The same evidence, however, supports the judgment against Mrs. Feldman for breach of contract. When she offered Ralph and Margie a house in exchange for his services at the motel, they entered into a contract that was implied by all the circumstances. The agreement to accept a different house in 1971 was a permissible modification of that implied contract and the necessary consideration was supplied by both parties’ consent and abandonment of their rights under the prior agreement. Henderson v. Jacobs, 73 Ariz. 195, 239 P.2d 1082 (1952).

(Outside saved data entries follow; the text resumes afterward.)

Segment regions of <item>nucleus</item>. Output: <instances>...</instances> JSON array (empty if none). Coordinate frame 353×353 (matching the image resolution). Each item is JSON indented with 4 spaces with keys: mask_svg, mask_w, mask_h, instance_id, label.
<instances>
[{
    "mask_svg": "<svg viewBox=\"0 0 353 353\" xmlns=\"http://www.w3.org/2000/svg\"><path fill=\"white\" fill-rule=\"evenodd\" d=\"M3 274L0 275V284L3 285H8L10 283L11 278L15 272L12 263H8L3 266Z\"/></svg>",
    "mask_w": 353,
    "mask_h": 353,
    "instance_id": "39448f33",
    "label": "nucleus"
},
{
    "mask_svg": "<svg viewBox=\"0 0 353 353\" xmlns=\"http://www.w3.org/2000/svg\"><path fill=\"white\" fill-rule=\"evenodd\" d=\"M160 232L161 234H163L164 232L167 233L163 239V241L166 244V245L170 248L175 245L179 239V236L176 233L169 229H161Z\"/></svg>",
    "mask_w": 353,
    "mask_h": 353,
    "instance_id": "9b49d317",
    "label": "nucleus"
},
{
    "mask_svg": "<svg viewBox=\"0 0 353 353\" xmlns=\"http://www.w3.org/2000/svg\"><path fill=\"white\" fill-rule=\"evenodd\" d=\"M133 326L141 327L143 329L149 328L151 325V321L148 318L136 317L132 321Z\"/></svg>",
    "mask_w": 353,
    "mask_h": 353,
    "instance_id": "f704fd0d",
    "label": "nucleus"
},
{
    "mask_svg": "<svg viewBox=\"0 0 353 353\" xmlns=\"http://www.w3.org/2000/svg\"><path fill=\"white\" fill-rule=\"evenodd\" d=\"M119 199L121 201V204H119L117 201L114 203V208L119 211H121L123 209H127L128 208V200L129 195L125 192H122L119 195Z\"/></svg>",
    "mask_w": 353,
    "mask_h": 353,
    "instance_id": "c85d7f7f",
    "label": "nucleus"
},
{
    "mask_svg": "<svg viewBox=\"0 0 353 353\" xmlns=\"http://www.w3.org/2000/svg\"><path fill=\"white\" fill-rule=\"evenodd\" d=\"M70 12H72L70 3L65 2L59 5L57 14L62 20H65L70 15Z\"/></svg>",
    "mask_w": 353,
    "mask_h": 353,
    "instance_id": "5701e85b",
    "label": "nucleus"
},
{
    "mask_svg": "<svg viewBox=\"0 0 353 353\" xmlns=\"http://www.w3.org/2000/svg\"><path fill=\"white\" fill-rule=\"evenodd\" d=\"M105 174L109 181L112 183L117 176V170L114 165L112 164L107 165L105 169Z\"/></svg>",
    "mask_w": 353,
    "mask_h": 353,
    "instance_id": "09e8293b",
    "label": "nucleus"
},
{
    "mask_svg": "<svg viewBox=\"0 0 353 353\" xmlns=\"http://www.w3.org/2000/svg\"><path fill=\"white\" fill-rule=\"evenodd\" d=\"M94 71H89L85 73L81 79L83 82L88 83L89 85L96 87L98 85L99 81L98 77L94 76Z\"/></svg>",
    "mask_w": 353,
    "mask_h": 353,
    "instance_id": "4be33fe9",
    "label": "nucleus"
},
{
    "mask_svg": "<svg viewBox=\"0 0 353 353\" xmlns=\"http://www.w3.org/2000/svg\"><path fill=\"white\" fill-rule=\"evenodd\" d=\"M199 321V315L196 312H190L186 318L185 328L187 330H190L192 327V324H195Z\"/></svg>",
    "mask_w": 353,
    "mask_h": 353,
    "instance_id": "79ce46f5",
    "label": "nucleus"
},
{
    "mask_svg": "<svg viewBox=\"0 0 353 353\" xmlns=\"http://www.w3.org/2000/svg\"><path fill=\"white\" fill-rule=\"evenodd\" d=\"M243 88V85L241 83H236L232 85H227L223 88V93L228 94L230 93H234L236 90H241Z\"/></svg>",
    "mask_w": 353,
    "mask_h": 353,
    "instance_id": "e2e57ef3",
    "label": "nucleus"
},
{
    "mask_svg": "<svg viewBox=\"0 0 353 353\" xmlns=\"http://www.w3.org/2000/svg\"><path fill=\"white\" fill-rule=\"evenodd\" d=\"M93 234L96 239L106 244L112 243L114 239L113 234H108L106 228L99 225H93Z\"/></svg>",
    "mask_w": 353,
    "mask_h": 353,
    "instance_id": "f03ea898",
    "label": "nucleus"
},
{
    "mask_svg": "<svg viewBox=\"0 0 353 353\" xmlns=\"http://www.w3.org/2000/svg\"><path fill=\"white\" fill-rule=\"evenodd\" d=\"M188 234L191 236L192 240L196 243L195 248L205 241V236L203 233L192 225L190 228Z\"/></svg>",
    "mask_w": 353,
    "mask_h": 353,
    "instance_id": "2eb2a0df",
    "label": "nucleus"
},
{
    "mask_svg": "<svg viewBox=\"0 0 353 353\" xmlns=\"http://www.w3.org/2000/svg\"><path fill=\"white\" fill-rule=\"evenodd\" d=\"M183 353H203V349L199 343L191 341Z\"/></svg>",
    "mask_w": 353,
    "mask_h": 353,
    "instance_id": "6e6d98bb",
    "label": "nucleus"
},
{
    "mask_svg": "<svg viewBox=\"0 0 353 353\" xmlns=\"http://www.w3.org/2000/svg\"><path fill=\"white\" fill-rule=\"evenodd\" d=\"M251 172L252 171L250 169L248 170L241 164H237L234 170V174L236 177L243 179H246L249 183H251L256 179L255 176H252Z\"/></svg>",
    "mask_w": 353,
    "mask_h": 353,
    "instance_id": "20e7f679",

Defenses afforded by the statute of limitations and statute of frauds are inapplicable. As the trial court determined, the 1971 agreement was breached when Mrs. Feldman failed to provide Ralph and Margie with a new house after the sale. Because the lawsuit was filed in May of 1972, the action was within the limitation period for breach of either oral or written contracts. The handwritten note, signed by Mrs. Feldman and dated May 9, 1971, satisfies the requirements of A.R.S. § 44-101.

Finally, we decline to consider Mrs. Feldman’s contention that her performance was excused as impossible because the irrevocable nature of the trust precluded access to the sale proceeds.

The defense of impossibility of performance was never presented to the trial court. The reviewing court will consider a case only upon a theory on which it was tried in the court below. County of Cochise v. Beckman, 11 Ariz.App. 19, 461 P.2d 498 (1969).

Affirmed.

RICHMOND, C. J., and HOWARD and HATHAWAY, JJ., concur. 
      
      . Although the trial court found that Mrs. Feldman intended “Ralph should get his house first from the proceeds of the sale,” it did not find that her promise was limited to providing another house from that source and the evidence is otherwise.